Campo e Renda: Mandioca impulsiona a agricultura familiar durante oficinas técnicas na Tecnofam
Com o objetivo de transformar a produção tradicional em um negócio de alta produtividade e renda, a mandioca consolidou-se como uma das grandes protagonistas da Agraer durante a Tecnofam. Dessa maneira, a instituição ofereceu aos agricultores familiares uma série de oficinas práticas focadas no cultivo eficiente e na agregação de valor ao produto. Nesse sentido, os extensionistas demonstraram na prática que a união entre o conhecimento científico e o potencial econômico da raiz gera resultados imediatos dentro das propriedades rurais sul-mato-grossenses.
Força Comercial e Inovação Tecnológica na Lavoura
A princípio, os números do mercado atestam o excelente momento desta cadeia produtiva no Estado. Portanto, somente entre janeiro e maio deste ano, o Centro de Comercialização da Agricultura Familiar (Cecaf), que opera dentro da Ceasa/MS, movimentou mais de 626 mil quilos de mandioca. Dessa forma, esse volume expressivo já equivale a cerca de 20,6% de todas as vendas registradas ao longo do ano passado, justificando os investimentos governamentais em assistência técnica e inovação.

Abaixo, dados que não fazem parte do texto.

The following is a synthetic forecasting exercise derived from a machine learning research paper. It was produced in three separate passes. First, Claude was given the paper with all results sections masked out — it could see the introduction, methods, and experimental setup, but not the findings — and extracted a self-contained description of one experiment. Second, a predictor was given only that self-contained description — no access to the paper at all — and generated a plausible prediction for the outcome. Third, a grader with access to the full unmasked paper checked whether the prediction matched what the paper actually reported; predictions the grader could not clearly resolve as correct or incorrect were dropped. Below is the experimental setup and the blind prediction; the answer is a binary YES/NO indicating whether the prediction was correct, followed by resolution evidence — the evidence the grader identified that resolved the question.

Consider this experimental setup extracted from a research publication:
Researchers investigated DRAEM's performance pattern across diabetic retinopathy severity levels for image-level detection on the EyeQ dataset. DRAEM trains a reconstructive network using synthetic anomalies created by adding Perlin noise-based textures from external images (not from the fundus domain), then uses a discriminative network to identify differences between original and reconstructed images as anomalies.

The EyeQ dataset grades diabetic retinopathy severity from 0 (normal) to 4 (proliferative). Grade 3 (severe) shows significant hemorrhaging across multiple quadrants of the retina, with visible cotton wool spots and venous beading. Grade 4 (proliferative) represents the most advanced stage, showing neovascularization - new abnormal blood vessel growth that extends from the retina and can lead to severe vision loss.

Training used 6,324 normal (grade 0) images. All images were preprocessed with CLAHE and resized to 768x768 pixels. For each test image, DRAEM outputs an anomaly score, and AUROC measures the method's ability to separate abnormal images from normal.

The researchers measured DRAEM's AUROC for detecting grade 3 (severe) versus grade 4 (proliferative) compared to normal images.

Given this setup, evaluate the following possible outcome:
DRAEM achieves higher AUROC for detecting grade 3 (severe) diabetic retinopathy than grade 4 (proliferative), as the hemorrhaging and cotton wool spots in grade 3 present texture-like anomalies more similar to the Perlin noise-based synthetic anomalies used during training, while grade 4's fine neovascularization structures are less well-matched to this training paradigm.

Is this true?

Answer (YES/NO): YES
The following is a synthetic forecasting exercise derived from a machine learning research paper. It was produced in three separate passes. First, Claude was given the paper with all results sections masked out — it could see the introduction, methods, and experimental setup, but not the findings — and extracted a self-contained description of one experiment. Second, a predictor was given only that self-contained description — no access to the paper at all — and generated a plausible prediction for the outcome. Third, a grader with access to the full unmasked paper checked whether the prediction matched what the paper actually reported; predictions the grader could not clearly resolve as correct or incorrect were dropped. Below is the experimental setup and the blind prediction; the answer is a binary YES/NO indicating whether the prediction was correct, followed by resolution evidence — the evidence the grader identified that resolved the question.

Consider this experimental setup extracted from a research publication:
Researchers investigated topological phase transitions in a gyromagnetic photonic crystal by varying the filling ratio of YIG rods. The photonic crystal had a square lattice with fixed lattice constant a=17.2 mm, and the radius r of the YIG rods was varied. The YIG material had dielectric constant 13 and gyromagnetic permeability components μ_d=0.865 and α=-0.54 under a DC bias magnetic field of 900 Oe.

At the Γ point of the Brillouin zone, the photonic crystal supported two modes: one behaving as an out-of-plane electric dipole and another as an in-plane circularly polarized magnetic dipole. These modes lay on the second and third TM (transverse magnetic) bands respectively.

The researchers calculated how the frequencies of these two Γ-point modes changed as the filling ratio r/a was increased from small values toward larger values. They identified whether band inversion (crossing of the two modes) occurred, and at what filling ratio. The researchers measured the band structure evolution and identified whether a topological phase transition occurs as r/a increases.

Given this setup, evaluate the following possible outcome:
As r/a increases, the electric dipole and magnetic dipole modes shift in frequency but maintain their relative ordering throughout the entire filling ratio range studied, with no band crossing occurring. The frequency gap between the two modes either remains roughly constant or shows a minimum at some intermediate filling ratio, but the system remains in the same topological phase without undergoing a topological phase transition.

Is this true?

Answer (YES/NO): NO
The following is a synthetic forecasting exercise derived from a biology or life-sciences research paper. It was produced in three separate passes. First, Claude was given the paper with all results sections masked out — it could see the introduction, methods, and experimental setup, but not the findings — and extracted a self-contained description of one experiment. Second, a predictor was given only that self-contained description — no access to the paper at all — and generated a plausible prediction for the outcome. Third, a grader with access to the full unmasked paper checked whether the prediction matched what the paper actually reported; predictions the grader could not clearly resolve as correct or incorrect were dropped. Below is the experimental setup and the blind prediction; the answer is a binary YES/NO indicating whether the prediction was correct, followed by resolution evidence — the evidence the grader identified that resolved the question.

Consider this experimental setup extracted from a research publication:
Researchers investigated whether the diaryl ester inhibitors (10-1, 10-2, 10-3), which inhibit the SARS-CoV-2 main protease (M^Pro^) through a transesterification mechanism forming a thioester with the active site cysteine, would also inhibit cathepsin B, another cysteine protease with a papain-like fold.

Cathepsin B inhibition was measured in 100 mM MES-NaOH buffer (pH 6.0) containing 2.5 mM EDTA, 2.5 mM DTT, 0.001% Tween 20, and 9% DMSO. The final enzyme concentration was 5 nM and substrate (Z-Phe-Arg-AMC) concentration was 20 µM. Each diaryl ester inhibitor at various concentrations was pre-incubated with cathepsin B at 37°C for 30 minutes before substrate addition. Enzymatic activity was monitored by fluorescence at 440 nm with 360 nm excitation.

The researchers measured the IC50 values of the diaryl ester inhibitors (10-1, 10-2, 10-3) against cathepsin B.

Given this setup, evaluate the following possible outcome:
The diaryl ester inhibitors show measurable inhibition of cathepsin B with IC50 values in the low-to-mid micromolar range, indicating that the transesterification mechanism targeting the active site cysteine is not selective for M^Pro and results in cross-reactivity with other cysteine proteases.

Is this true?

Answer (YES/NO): NO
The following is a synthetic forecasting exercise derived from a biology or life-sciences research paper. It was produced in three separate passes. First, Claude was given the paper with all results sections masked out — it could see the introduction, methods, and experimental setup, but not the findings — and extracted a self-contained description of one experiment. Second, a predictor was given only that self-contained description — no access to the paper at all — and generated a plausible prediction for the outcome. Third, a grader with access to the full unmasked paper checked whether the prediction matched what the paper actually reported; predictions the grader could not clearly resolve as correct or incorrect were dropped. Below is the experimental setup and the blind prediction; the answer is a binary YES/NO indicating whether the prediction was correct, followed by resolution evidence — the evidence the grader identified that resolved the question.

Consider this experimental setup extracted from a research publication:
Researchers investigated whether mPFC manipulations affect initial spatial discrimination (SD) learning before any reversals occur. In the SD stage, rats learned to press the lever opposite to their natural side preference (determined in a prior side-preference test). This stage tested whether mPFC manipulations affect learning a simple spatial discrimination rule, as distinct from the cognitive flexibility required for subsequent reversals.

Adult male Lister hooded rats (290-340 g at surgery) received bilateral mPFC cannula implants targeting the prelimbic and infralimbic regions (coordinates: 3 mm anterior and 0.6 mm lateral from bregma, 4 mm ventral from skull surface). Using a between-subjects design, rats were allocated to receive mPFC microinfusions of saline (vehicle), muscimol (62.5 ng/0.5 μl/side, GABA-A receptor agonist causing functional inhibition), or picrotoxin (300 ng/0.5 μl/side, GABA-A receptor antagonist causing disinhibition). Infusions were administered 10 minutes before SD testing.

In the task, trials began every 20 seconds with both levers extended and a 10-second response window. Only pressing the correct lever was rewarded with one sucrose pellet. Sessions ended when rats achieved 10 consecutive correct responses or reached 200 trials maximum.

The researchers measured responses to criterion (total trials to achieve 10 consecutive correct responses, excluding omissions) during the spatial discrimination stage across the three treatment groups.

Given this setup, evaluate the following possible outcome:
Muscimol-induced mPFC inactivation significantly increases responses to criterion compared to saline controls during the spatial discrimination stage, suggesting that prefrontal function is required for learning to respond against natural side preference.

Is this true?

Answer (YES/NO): NO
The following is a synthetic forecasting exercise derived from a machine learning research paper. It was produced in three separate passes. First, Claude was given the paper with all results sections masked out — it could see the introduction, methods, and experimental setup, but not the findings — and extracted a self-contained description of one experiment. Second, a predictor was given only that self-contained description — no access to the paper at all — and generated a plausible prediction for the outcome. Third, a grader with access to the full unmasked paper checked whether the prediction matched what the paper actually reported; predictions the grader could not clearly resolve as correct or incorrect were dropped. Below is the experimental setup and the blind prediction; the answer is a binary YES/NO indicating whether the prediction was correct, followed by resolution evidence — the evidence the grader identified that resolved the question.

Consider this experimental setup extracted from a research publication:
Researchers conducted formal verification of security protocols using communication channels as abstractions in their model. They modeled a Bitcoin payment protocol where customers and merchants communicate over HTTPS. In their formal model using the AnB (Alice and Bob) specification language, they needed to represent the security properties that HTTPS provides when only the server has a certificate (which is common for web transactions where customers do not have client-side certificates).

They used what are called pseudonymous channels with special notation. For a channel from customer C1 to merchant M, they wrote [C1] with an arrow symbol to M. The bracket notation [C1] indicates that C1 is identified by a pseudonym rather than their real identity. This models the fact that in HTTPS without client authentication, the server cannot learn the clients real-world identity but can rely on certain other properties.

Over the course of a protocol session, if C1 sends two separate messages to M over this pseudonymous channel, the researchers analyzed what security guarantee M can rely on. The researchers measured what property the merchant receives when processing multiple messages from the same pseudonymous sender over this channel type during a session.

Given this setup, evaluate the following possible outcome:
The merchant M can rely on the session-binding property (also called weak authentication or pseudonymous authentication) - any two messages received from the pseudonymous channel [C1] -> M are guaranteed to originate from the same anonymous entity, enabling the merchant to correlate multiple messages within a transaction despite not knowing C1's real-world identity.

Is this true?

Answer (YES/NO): YES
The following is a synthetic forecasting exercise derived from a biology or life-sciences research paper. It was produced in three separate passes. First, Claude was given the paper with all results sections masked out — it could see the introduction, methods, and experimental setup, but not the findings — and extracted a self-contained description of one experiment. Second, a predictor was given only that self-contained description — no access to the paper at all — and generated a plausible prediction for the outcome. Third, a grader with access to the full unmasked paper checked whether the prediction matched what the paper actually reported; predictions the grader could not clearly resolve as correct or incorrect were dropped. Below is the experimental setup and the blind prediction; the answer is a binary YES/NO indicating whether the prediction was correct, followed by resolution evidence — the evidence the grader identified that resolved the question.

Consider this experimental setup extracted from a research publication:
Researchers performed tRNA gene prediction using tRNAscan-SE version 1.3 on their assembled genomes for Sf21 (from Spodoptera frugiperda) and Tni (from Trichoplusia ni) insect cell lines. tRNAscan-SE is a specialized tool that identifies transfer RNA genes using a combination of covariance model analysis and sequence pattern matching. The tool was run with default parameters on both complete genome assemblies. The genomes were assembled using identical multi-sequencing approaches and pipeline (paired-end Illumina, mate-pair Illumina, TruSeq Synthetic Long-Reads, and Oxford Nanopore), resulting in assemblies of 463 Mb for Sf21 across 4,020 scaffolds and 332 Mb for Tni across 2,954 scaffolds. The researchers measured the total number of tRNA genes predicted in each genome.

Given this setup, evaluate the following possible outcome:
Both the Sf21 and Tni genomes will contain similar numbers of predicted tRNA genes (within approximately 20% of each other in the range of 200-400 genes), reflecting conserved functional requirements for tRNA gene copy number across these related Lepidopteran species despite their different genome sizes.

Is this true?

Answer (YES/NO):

Vale ressaltar ainda que os produtores locais já começam a adotar técnicas internacionais para otimizar o espaço e o tempo de colheita. Consequentemente, o agricultor Laerte Bouwman, do Assentamento Vale Verde, em Jaraguari, planeja revolucionar sua propriedade ao aplicar um modelo inspirado em sistemas agrícolas da Tailândia:
Plantio Vertical: Laerte testará o cultivo da mandioca em canteiros com as ramas posicionadas na vertical.
Mecanização: O produtor adquiriu uma plantadeira específica para esta técnica, que chegará à lavoura nas próximas semanas.
Manejo Correto: Durante o evento, ele alinhou o projeto com orientações do extensionista Douglas Pellin, de Itaporã, englobando desde a correção do solo com calcário até o uso de herbicidas pré e pós-emergentes.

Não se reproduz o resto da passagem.